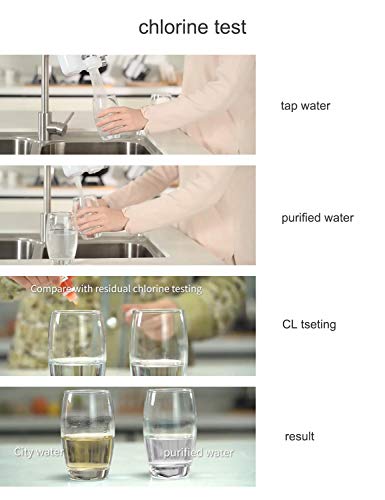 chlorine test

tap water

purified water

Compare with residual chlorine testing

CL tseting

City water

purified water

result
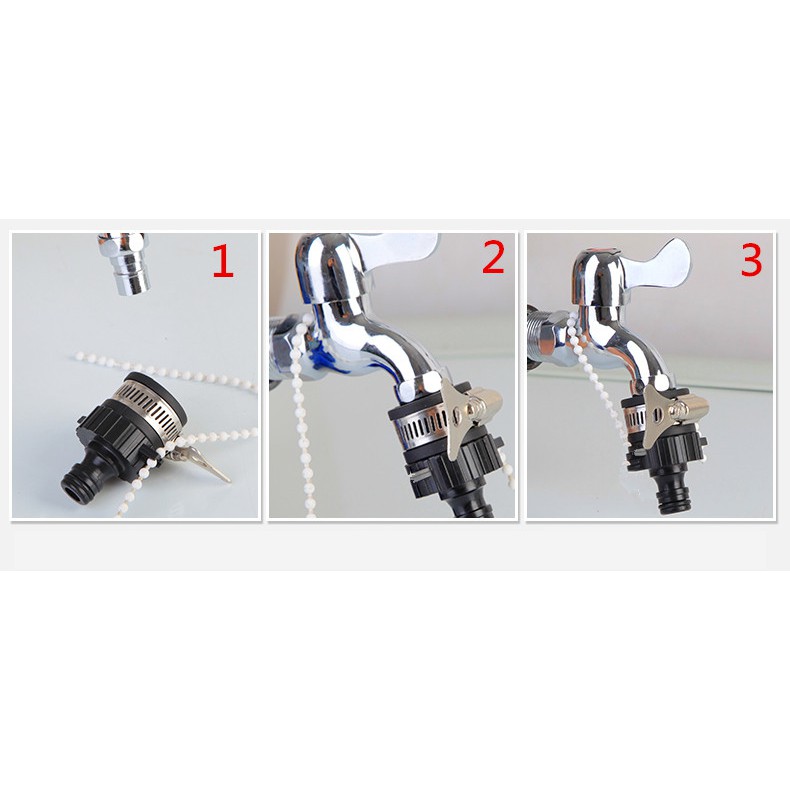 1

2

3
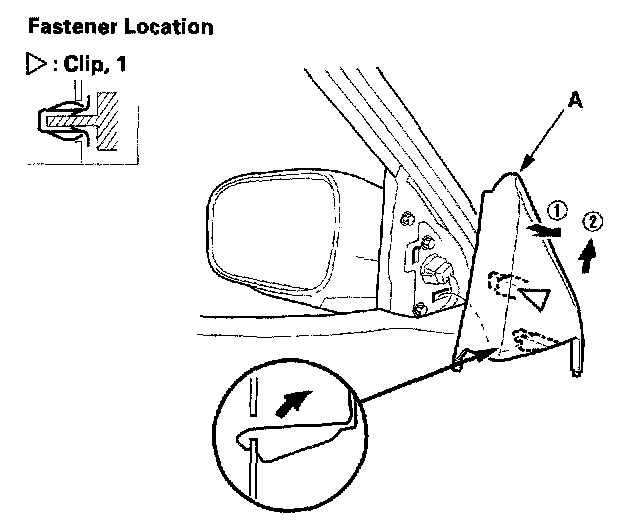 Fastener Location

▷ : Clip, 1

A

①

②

● ● ●

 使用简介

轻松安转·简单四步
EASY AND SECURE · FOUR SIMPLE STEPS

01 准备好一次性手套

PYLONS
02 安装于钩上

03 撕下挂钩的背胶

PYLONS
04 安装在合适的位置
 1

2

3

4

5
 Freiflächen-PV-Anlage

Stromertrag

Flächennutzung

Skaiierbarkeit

● ● ●

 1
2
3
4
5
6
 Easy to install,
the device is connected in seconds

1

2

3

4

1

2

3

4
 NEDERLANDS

● ● ●

Among the lines of the listing above, count those that contain "water" and give only the count.

§ **WRITTEN REPLY**:
4